▶ [Requirement]
Give the lines below as a numbered list, leaving out blank lines. Begin at the line that contains "How would you" and stop after the line that contains "88.4 inches".

▶ [Data section]
________________________________________

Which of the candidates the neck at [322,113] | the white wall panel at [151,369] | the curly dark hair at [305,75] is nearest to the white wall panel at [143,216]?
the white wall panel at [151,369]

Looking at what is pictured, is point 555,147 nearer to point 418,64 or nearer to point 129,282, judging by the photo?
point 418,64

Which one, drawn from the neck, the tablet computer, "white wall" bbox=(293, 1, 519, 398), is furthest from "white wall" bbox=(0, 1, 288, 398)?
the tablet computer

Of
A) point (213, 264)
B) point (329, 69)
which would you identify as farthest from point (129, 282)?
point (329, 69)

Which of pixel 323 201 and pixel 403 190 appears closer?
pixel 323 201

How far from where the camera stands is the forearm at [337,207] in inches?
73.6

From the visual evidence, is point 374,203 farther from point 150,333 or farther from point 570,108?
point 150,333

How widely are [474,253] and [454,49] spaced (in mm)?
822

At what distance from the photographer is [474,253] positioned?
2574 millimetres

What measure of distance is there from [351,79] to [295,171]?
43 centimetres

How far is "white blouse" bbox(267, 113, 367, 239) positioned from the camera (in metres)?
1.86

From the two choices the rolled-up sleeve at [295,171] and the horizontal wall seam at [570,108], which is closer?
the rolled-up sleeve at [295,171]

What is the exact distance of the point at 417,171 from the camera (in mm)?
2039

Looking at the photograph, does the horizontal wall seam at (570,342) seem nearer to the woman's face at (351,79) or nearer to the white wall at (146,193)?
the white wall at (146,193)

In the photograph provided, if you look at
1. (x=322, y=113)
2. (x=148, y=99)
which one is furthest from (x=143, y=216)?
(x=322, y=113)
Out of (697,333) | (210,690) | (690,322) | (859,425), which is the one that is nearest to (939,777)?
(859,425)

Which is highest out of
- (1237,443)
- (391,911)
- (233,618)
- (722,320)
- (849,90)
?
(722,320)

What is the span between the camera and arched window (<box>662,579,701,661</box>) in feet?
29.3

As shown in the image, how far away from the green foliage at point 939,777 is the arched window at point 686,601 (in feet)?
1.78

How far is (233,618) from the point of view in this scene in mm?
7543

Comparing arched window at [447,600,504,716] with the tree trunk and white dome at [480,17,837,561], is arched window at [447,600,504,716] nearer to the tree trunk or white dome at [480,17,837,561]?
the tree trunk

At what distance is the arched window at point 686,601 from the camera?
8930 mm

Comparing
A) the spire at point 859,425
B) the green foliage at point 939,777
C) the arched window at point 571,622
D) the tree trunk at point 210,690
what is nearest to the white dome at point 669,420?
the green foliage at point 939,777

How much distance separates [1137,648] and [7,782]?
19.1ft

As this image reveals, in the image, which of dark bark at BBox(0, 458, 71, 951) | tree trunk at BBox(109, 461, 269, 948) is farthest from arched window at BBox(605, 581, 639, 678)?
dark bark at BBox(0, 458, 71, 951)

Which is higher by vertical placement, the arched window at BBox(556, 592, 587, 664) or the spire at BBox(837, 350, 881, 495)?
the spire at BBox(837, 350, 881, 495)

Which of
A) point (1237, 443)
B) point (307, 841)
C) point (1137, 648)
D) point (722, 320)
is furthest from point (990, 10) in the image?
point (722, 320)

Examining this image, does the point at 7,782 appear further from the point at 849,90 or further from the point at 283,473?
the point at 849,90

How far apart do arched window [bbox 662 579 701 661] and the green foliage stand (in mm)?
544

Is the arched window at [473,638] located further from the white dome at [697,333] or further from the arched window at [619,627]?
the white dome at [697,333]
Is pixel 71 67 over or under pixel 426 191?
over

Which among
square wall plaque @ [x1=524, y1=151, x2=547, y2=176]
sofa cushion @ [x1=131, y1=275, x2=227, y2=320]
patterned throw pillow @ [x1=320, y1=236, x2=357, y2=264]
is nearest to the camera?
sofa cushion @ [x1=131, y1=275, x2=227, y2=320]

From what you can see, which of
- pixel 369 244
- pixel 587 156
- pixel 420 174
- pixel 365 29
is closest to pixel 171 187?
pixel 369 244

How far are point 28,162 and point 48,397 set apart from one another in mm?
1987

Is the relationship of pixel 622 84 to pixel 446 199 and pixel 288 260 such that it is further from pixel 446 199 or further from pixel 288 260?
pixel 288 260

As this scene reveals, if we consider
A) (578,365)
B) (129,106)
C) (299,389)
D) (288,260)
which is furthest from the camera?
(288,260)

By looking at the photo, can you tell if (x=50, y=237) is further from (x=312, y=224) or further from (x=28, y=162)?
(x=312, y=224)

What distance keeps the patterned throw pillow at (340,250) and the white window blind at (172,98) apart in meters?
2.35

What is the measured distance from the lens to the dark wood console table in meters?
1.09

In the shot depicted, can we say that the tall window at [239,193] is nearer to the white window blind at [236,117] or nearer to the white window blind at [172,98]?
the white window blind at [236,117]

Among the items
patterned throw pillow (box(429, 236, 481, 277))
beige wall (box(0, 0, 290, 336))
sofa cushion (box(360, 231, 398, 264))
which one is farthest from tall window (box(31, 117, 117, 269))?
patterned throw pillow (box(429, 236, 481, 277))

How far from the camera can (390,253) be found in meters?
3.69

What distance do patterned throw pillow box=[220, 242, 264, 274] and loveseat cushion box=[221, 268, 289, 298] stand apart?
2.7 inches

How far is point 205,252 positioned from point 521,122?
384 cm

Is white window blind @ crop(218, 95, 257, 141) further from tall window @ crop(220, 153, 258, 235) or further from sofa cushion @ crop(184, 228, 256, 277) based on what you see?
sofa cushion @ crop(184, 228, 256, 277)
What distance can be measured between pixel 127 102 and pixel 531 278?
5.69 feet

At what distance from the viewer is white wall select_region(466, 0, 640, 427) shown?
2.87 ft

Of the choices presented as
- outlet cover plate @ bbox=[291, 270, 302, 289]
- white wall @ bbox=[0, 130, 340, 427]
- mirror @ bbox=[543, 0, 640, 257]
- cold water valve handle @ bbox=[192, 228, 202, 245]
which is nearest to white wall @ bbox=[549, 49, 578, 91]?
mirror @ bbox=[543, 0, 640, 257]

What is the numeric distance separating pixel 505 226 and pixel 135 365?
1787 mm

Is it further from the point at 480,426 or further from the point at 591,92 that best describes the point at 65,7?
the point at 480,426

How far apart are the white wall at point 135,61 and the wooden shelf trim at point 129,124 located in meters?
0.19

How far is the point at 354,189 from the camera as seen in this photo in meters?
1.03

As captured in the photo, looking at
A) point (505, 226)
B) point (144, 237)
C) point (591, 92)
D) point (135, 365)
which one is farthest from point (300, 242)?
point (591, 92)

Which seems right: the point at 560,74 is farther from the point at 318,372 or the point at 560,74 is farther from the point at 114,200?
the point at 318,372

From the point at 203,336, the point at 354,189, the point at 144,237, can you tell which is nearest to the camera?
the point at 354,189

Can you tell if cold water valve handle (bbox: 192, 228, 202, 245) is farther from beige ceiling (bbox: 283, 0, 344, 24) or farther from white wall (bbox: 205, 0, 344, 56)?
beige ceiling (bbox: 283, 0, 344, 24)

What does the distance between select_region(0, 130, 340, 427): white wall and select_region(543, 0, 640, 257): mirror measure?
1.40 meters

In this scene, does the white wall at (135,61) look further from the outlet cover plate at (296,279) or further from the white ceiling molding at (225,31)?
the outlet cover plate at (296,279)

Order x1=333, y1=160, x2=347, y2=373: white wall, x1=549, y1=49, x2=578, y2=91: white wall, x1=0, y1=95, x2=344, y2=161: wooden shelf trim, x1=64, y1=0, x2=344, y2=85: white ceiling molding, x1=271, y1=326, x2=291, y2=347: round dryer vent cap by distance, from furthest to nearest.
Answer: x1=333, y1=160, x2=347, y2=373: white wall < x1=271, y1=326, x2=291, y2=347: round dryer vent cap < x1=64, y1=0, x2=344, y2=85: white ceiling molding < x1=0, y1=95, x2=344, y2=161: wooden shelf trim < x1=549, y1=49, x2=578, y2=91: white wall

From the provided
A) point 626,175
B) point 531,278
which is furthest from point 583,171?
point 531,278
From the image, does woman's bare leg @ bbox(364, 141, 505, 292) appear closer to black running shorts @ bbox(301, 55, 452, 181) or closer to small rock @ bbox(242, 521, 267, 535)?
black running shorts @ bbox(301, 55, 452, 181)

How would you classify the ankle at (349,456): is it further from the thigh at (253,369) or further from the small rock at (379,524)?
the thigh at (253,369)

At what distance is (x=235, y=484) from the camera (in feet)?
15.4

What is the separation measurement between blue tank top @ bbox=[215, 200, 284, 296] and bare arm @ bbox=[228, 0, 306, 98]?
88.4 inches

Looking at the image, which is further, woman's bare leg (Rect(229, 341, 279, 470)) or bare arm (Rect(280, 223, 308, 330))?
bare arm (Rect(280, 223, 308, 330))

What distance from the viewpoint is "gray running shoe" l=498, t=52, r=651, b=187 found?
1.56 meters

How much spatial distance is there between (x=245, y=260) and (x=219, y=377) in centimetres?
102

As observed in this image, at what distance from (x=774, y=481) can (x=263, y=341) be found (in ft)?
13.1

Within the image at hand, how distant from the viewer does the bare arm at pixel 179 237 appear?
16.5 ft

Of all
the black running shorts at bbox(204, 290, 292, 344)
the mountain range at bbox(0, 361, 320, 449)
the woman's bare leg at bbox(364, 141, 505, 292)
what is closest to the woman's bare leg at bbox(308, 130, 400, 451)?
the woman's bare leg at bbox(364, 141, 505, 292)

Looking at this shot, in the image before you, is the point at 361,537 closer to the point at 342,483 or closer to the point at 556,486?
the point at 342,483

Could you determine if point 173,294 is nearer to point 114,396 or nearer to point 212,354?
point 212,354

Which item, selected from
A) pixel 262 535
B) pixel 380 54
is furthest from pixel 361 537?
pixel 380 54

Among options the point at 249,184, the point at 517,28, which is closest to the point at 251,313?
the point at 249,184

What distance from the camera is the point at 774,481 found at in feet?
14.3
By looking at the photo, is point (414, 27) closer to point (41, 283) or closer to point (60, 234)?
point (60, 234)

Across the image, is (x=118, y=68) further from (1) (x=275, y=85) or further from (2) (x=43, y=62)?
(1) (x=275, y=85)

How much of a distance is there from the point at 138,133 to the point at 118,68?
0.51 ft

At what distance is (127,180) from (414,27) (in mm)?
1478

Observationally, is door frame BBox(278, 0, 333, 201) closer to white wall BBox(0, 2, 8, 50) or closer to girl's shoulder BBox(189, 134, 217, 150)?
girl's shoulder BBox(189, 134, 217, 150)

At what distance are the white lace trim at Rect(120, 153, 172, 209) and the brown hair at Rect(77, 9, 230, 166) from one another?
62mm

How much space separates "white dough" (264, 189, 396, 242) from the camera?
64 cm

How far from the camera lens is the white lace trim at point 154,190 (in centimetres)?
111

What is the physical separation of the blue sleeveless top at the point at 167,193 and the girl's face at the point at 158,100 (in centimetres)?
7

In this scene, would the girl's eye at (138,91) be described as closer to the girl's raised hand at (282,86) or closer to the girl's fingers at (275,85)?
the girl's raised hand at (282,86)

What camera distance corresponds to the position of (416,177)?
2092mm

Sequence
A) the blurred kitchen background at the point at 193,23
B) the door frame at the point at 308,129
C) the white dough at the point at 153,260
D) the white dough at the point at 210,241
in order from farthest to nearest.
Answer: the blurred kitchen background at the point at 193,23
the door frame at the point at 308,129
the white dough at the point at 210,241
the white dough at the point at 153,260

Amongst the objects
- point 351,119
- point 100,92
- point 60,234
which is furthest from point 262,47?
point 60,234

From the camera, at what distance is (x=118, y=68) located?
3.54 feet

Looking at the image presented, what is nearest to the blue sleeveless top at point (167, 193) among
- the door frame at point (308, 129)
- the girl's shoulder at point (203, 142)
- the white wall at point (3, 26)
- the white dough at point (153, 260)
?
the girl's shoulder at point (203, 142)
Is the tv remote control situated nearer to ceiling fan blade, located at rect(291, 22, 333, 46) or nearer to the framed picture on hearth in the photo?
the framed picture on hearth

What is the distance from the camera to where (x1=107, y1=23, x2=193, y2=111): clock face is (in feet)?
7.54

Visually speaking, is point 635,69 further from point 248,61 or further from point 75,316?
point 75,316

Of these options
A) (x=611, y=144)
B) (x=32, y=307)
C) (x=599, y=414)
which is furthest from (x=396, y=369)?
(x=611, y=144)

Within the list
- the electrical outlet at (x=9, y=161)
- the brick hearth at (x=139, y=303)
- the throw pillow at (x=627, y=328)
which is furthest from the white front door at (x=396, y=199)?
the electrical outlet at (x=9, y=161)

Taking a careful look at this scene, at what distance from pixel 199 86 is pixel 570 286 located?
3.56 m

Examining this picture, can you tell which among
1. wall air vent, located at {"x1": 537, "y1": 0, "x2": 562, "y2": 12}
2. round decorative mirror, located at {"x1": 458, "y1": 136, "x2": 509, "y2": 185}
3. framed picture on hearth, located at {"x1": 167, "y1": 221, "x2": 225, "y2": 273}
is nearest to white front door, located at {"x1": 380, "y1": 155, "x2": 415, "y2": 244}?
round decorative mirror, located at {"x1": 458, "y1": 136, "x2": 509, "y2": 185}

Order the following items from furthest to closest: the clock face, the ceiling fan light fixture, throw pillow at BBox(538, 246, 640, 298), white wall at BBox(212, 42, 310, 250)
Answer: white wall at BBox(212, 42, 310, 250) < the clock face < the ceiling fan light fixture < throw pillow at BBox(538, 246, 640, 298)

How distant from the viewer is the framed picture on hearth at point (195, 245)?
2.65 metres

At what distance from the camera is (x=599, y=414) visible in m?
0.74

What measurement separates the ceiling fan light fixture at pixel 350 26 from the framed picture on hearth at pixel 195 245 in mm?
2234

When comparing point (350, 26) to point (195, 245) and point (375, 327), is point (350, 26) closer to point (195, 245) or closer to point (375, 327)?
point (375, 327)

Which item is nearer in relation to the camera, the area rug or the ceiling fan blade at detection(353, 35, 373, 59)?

________________________________________

▶ [The completed task]
1. How would you classify the ankle at (349,456): is it further from the thigh at (253,369) or further from the small rock at (379,524)?
2. the thigh at (253,369)
3. At what distance is (x=235, y=484) from the camera (in feet)?
4. 15.4
5. What is the separation measurement between blue tank top @ bbox=[215, 200, 284, 296] and bare arm @ bbox=[228, 0, 306, 98]?
6. 88.4 inches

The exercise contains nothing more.